Window into the mind: A new fMRI brain decoding study promises new technologies, stirs up controversy
A neuroimaging research group from the University of California, Berkeley, recently astonished the world with images of video clips reconstructed from the subjects' brain activity. The study, performed by the research group of Dr. Jack Gallant, was published online in the journal "Current Biology" September 22, 2011. It has since received wide publicity in the technology blogosphere (e.g., "Gizmodo," "MIT Technology Review"), as well as popular media, and remains the journal's most downloaded paper.
Below is an outtake from a video posted by the research team on their YouTube channel. The video shows the reconstructed movie side by side with the real thing. The result? Moving desert animals and inkblots reconstructed from functional magnetic resonance imaging (fMRI) scans appear to be almost painted with thousands of averaged YouTube clips. This blurry, eerily impressionist and yet undoubtedly recognizable rendition of the real footage seems not only to offer a "glimpse into the brain" but also to comment on the power of user-generated content. (Incidentally, over the weekend, the video drew more than a million views, and a documentary is rumored to be in the works.)
So how did we suddenly find ourselves in the midst of a technological leap into "brain reading"?
Prediction and reconstruction of visual stimuli from fMRI data has been a somewhat active field for the past five years or so, with various groups showing success in "brain decoding" simple patterns and images from the visual cortex (1) or even in predicting simple memorized visual content (2). But what makes this new study groundbreaking? The authors were able to model and predict dynamic, "movie-like" data, which is vastly more indicative of our visual experience.
In order to achieve this, the researchers overcame a major hurdle: blood oxygen level-dependent (BOLD) signals measured via fMRI are excruciatingly slow. In fact, they evolve much more slowly than both the underlying neuronal activity and the frame rate of the videos. As a result, it has not previously been possible to model brain activity due to rapid and dynamic visual content, as in movies.
The group overcame this limitation by creating a two-fold signal processing algorithm that utilized sophisticated filters to model the fast brain response separately from the slow BOLD signal. First, a subject lay in the scanner, watching several hours of movies from a training data set. Each movie frame was first filtered by a series of neuron-inspired “motion-energy” filters in order to model the fast brain response. Then, the output was fed into a second filtering stage that mimicked the slow BOLD signal. The whole thing was then fitted to the brain recordings. This was done for each fMRI voxel, or 3-d pixel of the fMRI image. The outcome was a voxel-by-voxel description of the brain activity elicited by any type of video. "We built a model for each voxel that describes how shape and motion information in the movie is mapped into brain activity," said Shinji Nishimoto, a post-doctoral researcher who headed the study.
When the subjects watched a new set of “test” movies in the scanner, researchers viewing their brain activity could predict with an astonishing 75 percent chance correctness what video segment they were seeing.
This raised the question of whether it would be possible to use the model in order not just to predict but to reconstruct unknown visual content. To this end, the researchers fed 18 million seconds of completely random YouTube videos into the encoding model and generated a huge library of potential brain states that would result from each of those videos. The subject was then shown another unknown set of "test" movies. The resulting BOLD signal was compared against the potential BOLD signals in the library. The video frames corresponding to the 100 library videos with the most similar BOLD signal to the measured one were averaged to produce the final reconstructed image.
Wow . . . what now?
While the technique is still quite primitive, it opens doors to many speculations about its impact on technology and culture, by the researchers themselves and the media alike.

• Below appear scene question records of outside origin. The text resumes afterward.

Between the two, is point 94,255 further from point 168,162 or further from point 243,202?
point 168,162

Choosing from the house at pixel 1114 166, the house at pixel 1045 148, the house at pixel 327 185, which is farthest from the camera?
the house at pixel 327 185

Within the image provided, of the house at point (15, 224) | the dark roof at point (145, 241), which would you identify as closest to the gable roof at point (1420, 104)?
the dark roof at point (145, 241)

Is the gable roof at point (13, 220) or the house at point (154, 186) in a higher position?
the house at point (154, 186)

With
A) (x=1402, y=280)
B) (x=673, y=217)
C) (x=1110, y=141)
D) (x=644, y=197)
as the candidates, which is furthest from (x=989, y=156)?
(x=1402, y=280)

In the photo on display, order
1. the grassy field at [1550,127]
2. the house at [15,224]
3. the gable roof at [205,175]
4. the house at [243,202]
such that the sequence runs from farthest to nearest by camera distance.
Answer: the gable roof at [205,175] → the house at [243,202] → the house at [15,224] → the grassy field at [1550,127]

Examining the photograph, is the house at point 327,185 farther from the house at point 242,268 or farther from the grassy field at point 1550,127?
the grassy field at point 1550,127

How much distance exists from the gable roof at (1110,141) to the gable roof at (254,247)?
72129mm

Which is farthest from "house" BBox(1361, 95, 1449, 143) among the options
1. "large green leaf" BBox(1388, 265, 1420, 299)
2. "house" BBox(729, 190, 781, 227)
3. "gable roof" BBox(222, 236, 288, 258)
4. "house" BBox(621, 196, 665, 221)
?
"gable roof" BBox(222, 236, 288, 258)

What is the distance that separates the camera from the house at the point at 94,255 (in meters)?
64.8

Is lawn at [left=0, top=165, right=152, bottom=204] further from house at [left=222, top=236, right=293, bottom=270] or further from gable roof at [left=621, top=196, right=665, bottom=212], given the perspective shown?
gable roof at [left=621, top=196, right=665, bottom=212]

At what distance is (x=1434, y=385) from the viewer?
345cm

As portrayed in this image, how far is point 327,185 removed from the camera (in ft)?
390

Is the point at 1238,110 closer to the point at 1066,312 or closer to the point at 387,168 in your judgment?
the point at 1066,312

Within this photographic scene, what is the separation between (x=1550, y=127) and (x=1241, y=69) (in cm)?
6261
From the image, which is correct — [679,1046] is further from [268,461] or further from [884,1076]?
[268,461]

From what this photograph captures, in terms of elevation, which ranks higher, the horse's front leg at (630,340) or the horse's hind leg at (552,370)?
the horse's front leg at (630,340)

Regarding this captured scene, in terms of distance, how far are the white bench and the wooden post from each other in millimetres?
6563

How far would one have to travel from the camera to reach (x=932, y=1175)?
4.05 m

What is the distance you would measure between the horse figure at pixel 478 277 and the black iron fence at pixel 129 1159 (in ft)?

Diagnoses and prosthetics — Key potential applications of brain decoding devices are in diagnosing diseases such a stroke and in brain-computer interfaces that would enable paralyzed individuals to interact with a computer or drive a prosthetic arm.
Digitally storing subjective experience — Being able one day to record and store visual information, decode dreams and perhaps reconstruct memories has been the stuff of science fiction since long before this study. Some day, it just may become a major industry.
Ethical and privacy issues — The technique has just taken its baby steps, and it is already surrounded by ethical debates and controversy. Among concerns is its use by military entities or the legal system as an interrogation tool. Other major questions are about privacy. On their website, the researchers address privacy and accessibility issues that may arise for neurally obtained information, comparing them to the current battle around availability of genetic information.
While we all wait a few decades for our dream decoders, in the near future, we can expect to see the technique make its first steps towards commercialization. It is sure to inspire the development of faster, more efficient decoding/encoding algorithms and perhaps spur the effort to develop portable fMRI devices or alternative methods of brain recording.